According to S&P Global, these modifications along with the abolition of taxes would cause a sharp increase in LPG usage starting in 2019. This will assist draw investments into the sector.

According to a memo from the Cabinet, President William Ruto’s administration is now well-positioned to make accessible, clean energy a pillar of national advancement.

“As part of our LPG growth policy, a framework requiring all housing developments to have provisions for LPG reticulation structure shall be implemented,” the cabinet said in a memo.

The rippling effects of these revolutionary policies are anticipated to be seen not only in the energy sector but also in the broader context of economic growth and environmental sustainability as they take shape.
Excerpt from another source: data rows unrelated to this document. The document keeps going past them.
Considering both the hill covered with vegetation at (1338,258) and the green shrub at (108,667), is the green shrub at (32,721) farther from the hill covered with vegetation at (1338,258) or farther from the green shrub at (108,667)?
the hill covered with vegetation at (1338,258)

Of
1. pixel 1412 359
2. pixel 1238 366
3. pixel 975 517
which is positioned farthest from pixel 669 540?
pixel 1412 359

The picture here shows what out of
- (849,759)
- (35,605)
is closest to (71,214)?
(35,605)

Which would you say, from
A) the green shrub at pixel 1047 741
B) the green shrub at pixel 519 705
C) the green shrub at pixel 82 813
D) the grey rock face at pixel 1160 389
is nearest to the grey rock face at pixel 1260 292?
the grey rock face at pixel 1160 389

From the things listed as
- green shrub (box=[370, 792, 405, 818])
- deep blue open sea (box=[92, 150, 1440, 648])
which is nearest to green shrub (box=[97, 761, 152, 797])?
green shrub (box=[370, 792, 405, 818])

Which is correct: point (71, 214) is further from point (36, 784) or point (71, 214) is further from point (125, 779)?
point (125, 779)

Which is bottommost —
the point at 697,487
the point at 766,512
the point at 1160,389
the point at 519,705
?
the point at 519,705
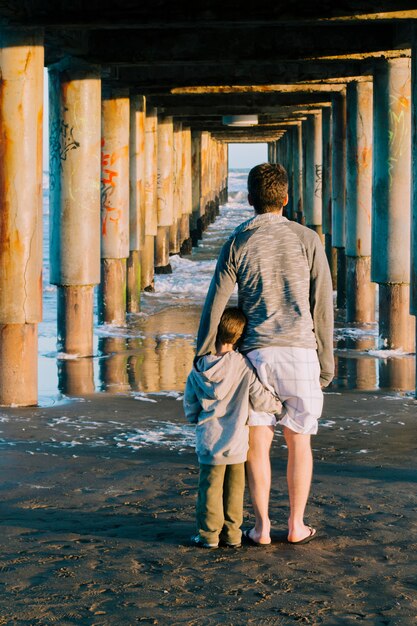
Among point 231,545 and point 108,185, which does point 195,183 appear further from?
point 231,545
“Kenyans are paying twice as much as they should for LPG,” said Energy CS Davis Chirchir.

Currently, cooking gas in Kenya is offered in cylinders weighing somewhere between 3 and 50 kg. In Egypt and South Africa, piping is widely used.

As import and distribution infrastructure has improved, LPG consumption has increased significantly in Kenya in recent years, but market penetration is still quite low, according to S&P Global.

“Beyond 2030, as GDP grows and household income improves, we expect per capita LPG consumption growth to accelerate, reaching 8-9 kg per person by 2050,” says S&P.